→ What you have to do
Reproduce verbatim the lines of the data below, from the line containing "this 640×480 image." up to and including the line containing "crumpled hood [352, 121, 568, 194]".

→ Task input
* * *
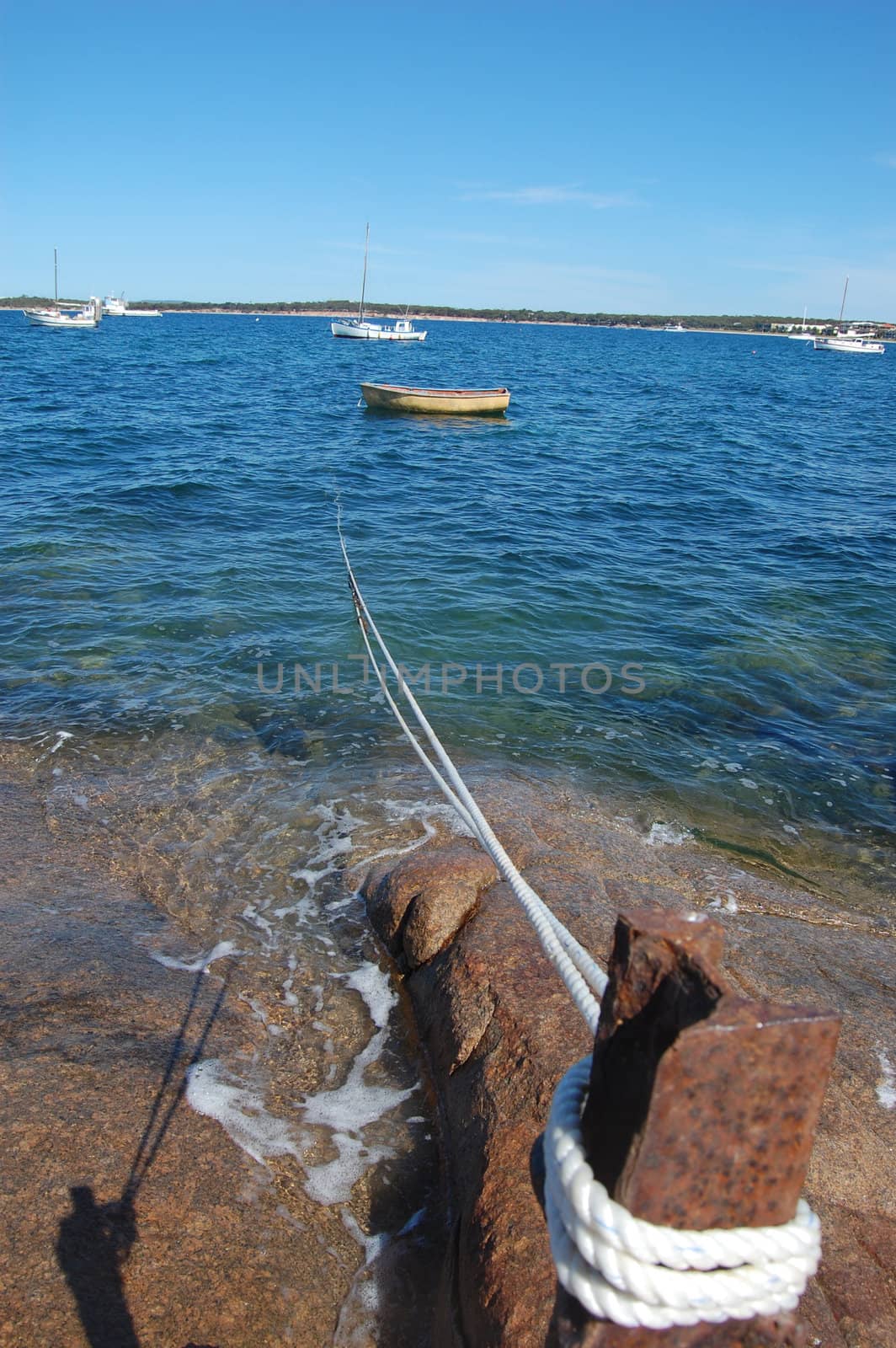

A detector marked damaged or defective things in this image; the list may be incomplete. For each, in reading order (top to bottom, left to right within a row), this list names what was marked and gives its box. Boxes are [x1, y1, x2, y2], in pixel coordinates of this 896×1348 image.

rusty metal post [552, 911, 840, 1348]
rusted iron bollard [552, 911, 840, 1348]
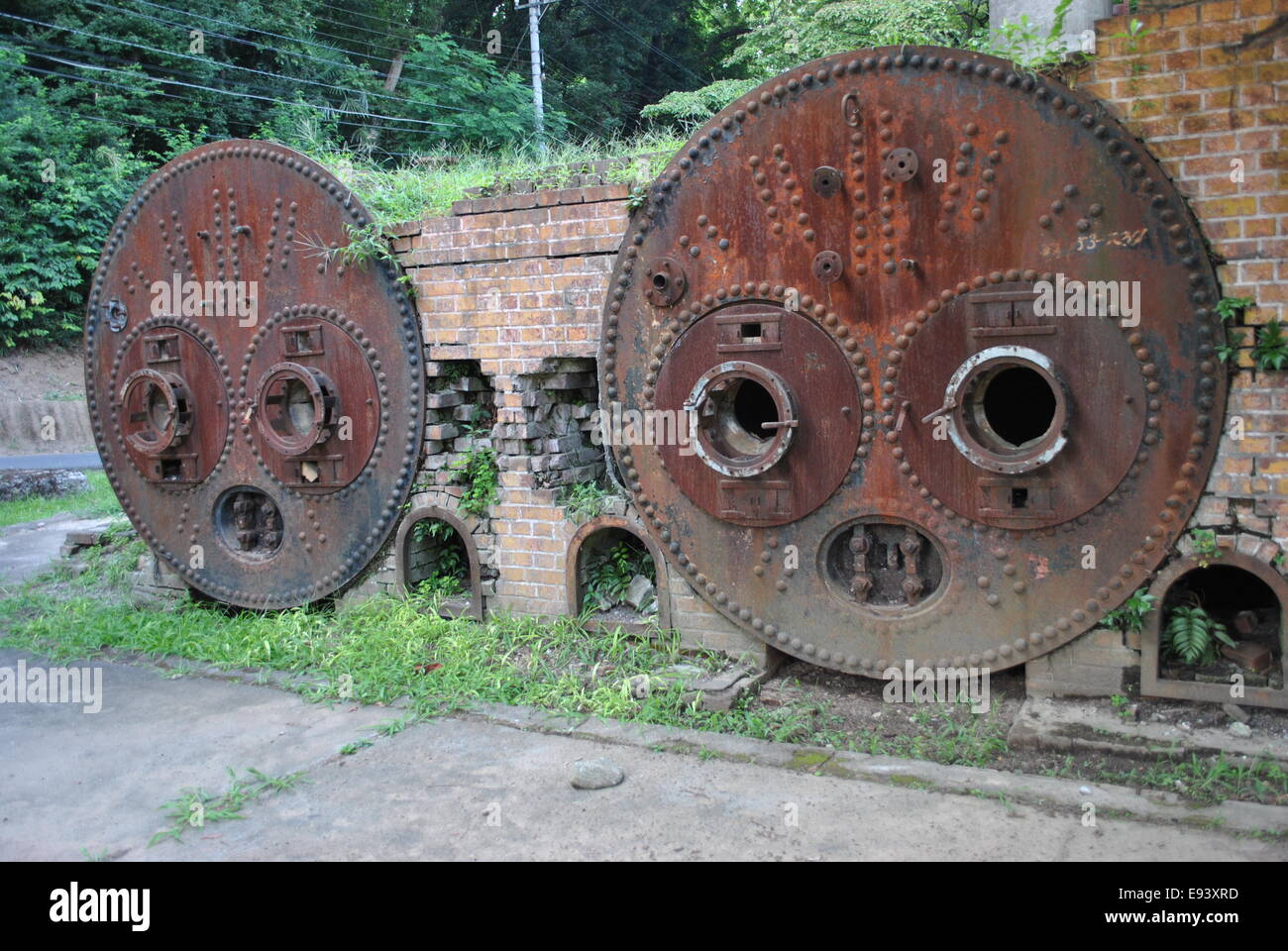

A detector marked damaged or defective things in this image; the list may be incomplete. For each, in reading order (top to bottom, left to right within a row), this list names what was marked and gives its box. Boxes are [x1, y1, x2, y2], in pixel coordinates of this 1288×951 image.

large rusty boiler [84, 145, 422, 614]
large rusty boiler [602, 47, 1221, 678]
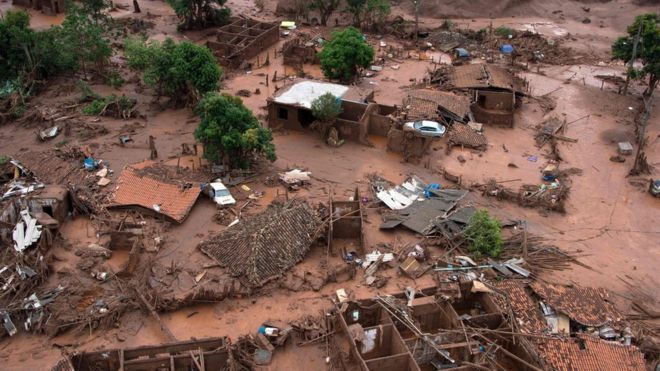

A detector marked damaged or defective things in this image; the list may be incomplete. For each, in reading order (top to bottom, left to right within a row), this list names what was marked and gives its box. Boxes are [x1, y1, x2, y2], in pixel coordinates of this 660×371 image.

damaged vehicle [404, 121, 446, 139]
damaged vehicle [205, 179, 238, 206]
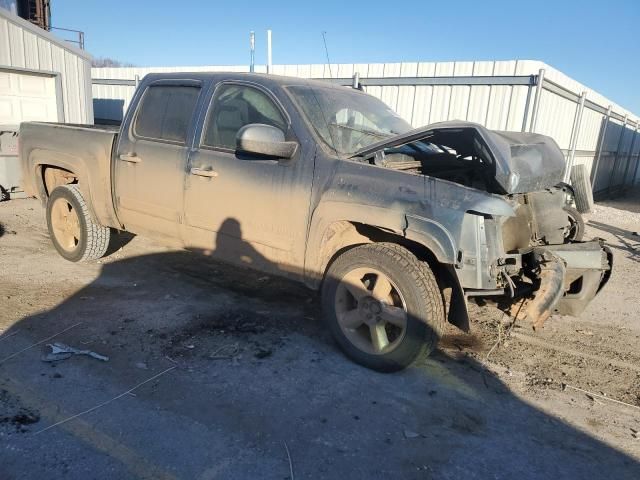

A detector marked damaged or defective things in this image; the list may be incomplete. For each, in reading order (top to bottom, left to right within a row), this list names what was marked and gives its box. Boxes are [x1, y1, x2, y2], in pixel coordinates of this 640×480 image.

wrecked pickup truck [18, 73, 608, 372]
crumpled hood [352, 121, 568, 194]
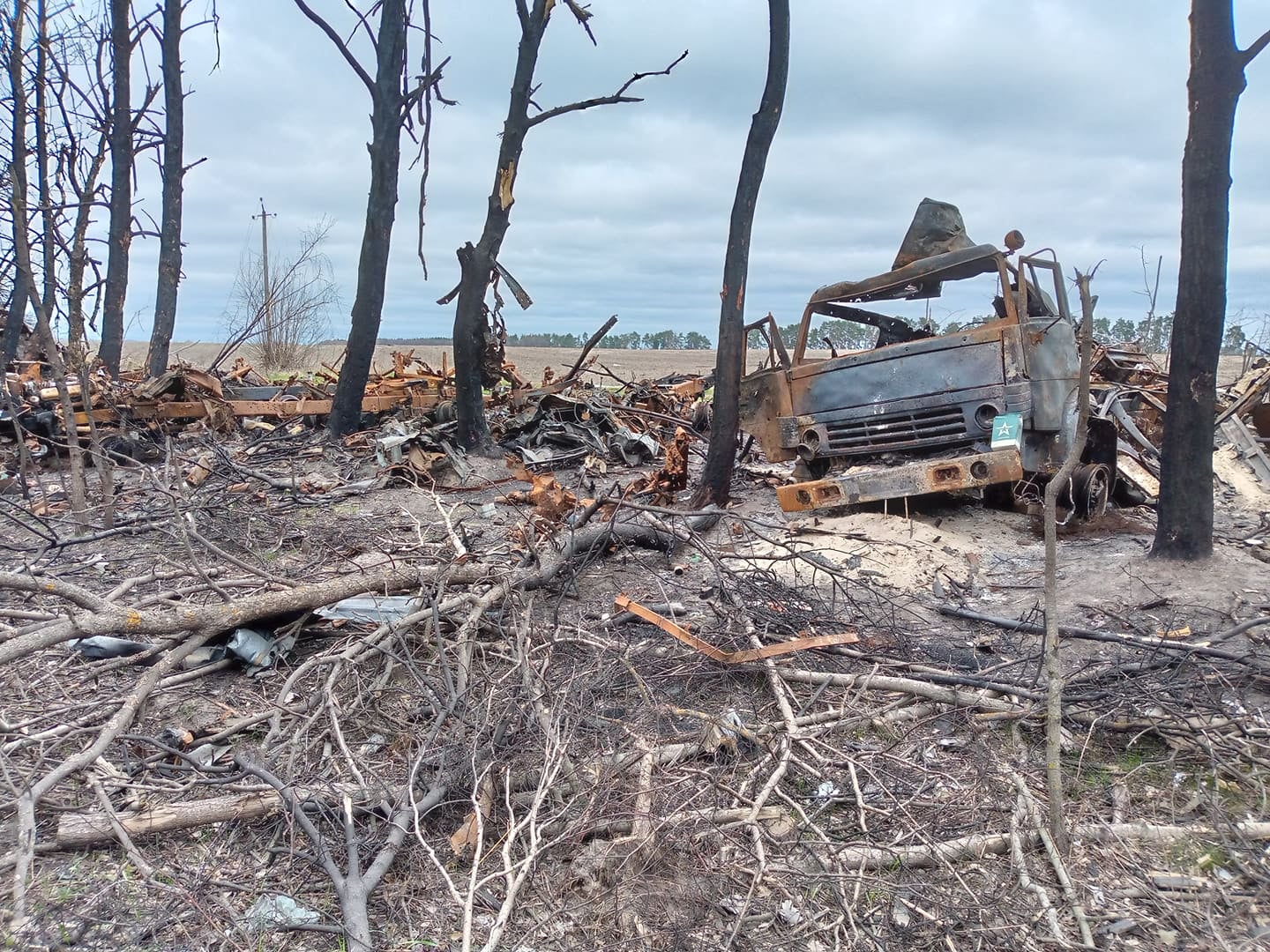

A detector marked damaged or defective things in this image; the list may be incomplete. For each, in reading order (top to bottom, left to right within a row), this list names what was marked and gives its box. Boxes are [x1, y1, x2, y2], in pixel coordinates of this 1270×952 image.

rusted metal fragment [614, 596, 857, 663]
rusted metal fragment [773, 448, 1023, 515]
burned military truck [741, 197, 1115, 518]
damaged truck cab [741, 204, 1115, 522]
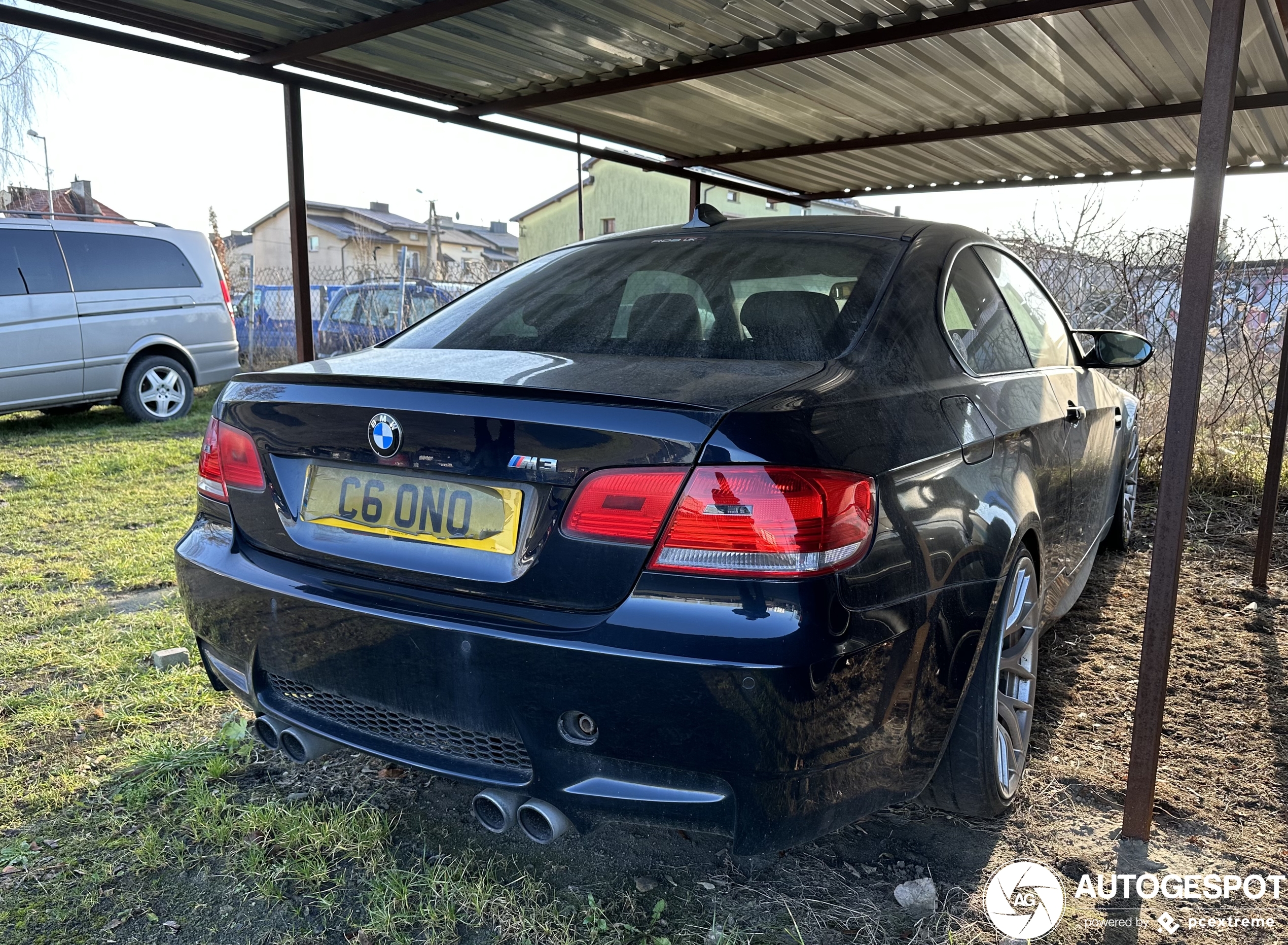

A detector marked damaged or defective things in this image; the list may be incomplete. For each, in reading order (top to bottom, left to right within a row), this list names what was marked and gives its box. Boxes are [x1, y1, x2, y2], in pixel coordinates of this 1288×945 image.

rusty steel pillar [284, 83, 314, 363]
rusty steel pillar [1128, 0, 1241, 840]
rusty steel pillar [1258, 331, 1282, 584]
* * *
→ Correct response
A detector marked damaged or defective things in this image; the list may be incomplete. For each, in reading order (top to bottom, left to right within a row), this list names what was marked and gives its box. Boxes are [x1, y1, x2, y2], in pixel coordinates of this 640×480 image.

wrecked pickup truck [18, 73, 608, 372]
crumpled hood [352, 121, 568, 194]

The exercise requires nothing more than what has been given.